Brittany Ferries continues suspension of Cork passenger services

Ferry company hopes to restart services to France in May

Brittany Ferries is to defer the resumption of its planned flagship passenger ferry service from Cork to Roscoff from the end of March until at least mid-May as a result of Covid-19 travel restrictions.

According to Brittany Ferries, the move follows the Government decision to impose stringent travel restrictions on passengers, allowing only essential travel.

The service will be kept under review and it is anticipated that services will recommence in mid-May.

The company, which began operating the Cork-Roscoff service in 1978, will continue its freight-only services from Cork to Roscoff, and Rosslare to Saint-Malo, as it meets the post-Brexit demand for direct links between Ireland and continental Europe.


Brittany Ferries CEO Christophe Mathieu said the company regretted the inconvenience the continued suspension of passenger services would cause its customers as it had hoped to resume all services by mid-March.

“The reality is that most people are simply unable to travel at this time. Booking levels are extremely low and we are relying on loans to carry us through this difficult period. It is therefore simply not viable to run loss-making routes at this time.”

Mr Mathieu said that the company would continue to monitor the health and travel situation in Ireland, the UK, France and Spain, with a view to recommencing passenger travel as quickly as possible, as it accounts for 80 per cent of the company's annual income.

“As soon as our customers can travel again, we will be there for them. We are also pushing governments to set out a pragmatic, co-ordinated and clear roadmap to safely re-open travel as soon as the health situation permits,” he said.

Mr Mathieu said the company believed that the ramp-up of vaccines in both the European Union and the UK meant that this re-opening could be considered sooner rather than later but in the meanwhile it would continue to focus on its freight business.

Brittany Ferries’ normal service between Ireland and France operates between March and October for passenger traffic, but last year following Covid-19 outbreaks in Europe, it cancelled its service mid-March, resumed on June 29th and ran until October.

Freight sailings

Earlier this month, Brittany Ferries announced that it was introducing three new weekly freight-only sailings between Ireland and France with the commencement of a new sailing between Rosslare and Saint Malo and two new sailings from Cork to Roscoff.

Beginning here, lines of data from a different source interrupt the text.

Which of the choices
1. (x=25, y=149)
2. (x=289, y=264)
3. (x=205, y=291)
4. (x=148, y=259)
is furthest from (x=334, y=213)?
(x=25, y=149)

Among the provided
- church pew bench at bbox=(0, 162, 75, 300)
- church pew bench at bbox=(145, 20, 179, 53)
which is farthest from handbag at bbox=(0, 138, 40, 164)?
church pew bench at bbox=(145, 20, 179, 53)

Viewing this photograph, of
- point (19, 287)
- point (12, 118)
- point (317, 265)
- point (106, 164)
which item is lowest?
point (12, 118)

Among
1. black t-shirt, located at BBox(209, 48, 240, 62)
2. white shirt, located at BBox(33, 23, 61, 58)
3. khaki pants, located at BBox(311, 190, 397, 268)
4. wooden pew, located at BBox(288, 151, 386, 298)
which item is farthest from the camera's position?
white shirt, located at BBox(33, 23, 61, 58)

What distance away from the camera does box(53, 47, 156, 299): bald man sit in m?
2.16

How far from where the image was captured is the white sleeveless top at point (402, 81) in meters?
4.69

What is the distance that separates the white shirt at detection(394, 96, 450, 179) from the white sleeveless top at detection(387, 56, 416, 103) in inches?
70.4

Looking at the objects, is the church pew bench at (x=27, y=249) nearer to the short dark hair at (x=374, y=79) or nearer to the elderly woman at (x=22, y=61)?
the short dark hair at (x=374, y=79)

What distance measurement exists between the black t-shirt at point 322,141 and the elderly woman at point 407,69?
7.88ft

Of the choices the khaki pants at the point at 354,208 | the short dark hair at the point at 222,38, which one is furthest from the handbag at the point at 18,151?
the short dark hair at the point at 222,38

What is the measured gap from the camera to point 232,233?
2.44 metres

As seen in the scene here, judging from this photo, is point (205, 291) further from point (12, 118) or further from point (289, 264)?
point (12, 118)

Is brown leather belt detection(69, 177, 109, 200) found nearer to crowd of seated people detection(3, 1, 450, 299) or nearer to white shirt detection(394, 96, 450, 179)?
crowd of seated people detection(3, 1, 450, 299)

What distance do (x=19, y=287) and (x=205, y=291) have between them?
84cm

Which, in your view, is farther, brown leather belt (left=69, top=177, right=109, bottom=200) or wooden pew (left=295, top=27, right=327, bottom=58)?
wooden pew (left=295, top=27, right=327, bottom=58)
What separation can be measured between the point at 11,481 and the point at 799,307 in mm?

According to Brittany Ferries, these new sailings were in response to demands from both Irish and French hauliers seeking a more direct route between Ireland and France so as to avoid using the UK as a landbridge in the wake of Brexit.

“However, since new post-Brexit trade rules were introduced on January 1st, increasing numbers of Irish and continental hauliers have been deterred from using this ‘landbridge’, due to increased customs checks and paperwork,” said Brittany Ferries.

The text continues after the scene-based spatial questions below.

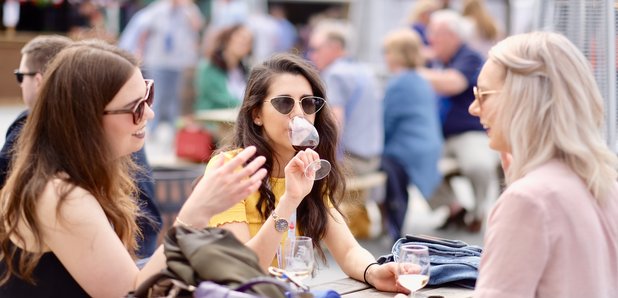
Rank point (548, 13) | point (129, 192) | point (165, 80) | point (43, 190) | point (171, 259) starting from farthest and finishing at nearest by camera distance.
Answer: point (165, 80)
point (548, 13)
point (129, 192)
point (43, 190)
point (171, 259)

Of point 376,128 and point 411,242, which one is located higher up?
point 411,242

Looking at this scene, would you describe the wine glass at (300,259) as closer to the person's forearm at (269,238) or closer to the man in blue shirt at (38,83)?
the person's forearm at (269,238)

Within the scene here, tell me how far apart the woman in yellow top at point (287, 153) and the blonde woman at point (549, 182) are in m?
0.74

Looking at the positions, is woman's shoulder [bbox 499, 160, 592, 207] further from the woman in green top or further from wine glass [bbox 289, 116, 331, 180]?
the woman in green top

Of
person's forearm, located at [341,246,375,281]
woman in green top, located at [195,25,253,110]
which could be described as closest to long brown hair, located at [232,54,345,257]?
person's forearm, located at [341,246,375,281]

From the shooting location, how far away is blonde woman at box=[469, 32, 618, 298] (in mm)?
2508

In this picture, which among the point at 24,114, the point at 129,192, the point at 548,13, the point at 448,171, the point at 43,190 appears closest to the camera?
the point at 43,190

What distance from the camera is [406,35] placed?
7953 mm

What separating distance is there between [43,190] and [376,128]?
5.25 m

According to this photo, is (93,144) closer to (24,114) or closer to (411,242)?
(411,242)

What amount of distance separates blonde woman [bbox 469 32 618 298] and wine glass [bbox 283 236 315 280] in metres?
0.55

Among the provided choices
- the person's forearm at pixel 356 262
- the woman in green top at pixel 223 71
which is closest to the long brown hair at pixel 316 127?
the person's forearm at pixel 356 262

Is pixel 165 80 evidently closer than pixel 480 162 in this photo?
No

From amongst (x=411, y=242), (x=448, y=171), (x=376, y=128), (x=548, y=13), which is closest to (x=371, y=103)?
(x=376, y=128)
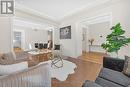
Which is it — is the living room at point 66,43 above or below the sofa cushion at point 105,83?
above

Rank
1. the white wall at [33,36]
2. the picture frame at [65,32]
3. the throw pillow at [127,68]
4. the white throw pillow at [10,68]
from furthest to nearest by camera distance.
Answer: the white wall at [33,36] < the picture frame at [65,32] < the throw pillow at [127,68] < the white throw pillow at [10,68]

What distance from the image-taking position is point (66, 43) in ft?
27.4

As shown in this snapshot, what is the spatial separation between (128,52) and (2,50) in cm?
461

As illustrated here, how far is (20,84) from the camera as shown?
5.55 feet

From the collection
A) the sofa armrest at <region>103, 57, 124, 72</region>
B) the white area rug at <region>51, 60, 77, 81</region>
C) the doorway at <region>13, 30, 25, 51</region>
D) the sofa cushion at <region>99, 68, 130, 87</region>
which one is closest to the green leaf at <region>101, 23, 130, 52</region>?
the sofa armrest at <region>103, 57, 124, 72</region>

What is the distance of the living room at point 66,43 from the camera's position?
7.25 ft

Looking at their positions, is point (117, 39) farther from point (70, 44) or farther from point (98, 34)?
point (98, 34)

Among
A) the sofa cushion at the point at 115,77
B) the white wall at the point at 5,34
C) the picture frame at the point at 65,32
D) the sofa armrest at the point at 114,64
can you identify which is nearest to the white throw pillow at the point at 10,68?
the sofa cushion at the point at 115,77

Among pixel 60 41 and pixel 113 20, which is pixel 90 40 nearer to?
pixel 60 41

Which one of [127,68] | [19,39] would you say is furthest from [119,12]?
[19,39]

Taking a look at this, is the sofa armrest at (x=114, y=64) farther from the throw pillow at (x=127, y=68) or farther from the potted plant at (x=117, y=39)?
the potted plant at (x=117, y=39)

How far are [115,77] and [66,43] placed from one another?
20.1 ft

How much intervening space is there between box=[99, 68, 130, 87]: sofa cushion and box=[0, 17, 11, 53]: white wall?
4.16 metres

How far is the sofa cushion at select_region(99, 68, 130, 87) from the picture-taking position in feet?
7.21
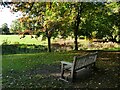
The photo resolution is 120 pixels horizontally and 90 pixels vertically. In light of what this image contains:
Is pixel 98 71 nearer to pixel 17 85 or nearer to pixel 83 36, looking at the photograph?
pixel 17 85

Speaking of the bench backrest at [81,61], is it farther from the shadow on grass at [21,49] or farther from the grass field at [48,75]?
the shadow on grass at [21,49]

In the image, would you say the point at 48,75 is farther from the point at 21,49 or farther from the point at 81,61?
the point at 21,49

General manager of Brittany Ferries Ireland Hugh Bruton said: "It's clear that Brexit has distorted flows of trade between France and Ireland. There's now clear and compelling demand both in Brittany and beyond to boost freight capacity direct from the region to Ireland.

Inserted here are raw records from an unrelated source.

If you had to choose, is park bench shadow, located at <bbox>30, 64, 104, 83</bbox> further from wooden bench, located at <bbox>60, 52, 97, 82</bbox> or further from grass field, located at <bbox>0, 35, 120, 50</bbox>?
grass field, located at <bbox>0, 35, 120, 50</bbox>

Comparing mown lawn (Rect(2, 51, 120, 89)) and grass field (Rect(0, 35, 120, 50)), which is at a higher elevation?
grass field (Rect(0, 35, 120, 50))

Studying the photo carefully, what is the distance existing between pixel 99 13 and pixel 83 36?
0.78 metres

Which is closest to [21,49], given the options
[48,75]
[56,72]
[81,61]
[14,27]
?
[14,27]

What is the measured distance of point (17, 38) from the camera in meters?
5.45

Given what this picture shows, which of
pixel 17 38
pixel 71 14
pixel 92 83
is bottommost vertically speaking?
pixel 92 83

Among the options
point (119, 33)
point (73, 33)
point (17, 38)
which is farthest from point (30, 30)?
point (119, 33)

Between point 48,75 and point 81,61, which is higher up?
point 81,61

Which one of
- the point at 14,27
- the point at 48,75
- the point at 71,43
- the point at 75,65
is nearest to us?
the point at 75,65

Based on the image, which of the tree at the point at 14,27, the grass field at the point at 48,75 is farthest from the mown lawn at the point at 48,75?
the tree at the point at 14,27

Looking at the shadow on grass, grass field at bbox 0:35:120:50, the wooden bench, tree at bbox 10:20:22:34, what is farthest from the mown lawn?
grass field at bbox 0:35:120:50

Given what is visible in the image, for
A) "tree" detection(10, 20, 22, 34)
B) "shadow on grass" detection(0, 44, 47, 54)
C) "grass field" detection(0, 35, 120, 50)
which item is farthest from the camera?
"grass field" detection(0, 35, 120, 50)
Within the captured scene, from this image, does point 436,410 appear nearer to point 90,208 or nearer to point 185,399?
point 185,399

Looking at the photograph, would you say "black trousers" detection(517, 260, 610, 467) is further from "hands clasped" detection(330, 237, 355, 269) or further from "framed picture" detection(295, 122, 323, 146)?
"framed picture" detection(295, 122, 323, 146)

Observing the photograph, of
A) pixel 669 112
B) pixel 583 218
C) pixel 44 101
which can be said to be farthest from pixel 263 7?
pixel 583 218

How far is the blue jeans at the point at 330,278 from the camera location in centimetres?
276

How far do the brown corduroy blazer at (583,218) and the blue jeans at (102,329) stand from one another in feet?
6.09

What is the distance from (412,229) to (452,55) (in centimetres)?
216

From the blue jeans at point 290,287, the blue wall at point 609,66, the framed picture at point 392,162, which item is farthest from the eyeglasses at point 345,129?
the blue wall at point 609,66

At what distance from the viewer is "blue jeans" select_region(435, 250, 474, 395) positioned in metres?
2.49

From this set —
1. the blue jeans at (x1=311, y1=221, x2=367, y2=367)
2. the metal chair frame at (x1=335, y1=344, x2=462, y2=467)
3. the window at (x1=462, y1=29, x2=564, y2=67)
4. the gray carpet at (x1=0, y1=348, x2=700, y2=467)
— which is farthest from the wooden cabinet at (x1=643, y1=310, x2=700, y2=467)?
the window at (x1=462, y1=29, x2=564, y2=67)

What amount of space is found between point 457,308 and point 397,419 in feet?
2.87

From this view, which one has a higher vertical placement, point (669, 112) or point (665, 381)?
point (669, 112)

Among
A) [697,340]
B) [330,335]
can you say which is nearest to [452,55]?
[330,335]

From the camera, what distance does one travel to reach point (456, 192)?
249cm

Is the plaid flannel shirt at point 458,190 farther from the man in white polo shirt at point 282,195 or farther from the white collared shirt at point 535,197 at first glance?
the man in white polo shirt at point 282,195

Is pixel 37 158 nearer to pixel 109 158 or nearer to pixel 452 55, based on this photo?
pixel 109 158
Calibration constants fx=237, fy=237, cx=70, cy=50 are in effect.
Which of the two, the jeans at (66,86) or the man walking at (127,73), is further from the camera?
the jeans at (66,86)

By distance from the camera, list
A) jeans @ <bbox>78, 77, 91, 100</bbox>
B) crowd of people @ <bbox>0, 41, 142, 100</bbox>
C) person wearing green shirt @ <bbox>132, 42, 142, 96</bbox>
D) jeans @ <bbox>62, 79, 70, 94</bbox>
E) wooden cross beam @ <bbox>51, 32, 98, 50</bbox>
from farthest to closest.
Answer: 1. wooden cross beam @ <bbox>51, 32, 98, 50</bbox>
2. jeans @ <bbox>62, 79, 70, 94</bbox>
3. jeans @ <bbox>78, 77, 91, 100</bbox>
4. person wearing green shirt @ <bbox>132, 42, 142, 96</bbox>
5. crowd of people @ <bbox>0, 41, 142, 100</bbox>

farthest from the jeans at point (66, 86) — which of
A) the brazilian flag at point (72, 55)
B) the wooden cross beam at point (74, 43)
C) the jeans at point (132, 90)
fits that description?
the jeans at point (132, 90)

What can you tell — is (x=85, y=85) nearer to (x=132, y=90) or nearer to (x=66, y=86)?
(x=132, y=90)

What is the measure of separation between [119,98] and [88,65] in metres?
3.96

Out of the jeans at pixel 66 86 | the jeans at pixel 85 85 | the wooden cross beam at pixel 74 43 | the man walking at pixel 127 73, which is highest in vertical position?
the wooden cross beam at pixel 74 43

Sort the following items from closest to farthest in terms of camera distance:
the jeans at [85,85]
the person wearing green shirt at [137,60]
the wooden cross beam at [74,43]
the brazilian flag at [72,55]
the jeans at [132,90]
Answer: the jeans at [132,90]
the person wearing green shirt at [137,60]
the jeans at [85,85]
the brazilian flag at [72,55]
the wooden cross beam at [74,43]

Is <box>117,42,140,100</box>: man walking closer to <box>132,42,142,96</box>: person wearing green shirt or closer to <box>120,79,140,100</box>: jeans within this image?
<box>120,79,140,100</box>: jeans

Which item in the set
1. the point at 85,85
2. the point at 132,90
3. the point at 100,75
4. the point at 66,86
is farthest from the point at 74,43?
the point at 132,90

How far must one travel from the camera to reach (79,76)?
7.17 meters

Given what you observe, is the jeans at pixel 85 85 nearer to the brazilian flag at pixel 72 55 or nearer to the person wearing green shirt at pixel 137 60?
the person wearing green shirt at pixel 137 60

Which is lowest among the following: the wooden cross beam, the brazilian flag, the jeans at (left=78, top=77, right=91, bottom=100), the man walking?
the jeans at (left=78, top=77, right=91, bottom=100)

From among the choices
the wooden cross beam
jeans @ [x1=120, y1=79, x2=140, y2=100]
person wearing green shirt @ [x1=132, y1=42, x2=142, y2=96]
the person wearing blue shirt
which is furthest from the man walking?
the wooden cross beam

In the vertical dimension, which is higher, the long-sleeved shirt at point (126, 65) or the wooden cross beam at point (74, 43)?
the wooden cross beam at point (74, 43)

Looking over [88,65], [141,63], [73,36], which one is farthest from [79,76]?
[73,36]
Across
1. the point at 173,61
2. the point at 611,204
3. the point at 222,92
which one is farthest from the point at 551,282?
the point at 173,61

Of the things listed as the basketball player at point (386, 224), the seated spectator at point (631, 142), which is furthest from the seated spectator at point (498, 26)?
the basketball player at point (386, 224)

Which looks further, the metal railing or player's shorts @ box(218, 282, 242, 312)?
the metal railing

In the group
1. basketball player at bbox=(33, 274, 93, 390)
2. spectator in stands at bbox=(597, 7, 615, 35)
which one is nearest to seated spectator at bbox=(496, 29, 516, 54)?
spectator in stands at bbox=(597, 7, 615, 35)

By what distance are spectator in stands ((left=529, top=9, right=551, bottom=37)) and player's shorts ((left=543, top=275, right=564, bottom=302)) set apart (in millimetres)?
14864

“And Irish traders too are seeking direct links to western France. We’re always listening to our haulier customers in order to best meet their needs and we look forward to restarting Brittany-Ireland services two months earlier than planned.”

The new Brittany-to-Ireland sailings come in addition to an extra weekly Rosslare to Cherbourg round trip, introduced in January, which means that Brittany Ferries now run eight freight sailings a week in each direction between Ireland and France.

Speaking earlier this month, chief commercial officer at the Port of Cork, Conor Mowlds welcomed the decision by Brittany Ferries to expand its freight-only service from Ringaskiddy to France.

“This announcement comes in the same month as we announced a second freight service from Cork to Zeebrugge. These direct freight services from Cork to the EU strengthen the region by offering more flexibility to Irish customers, ensuring supply chains are maintained,” he said.

Prior to the arrival of Covid-19, Brittany Ferries generated a turnover of approximately €444 million per year, carried between 2.5 million and 2.7 million passengers each year, travelling in approximately 900,000 cars, and carried 210,000 freight units.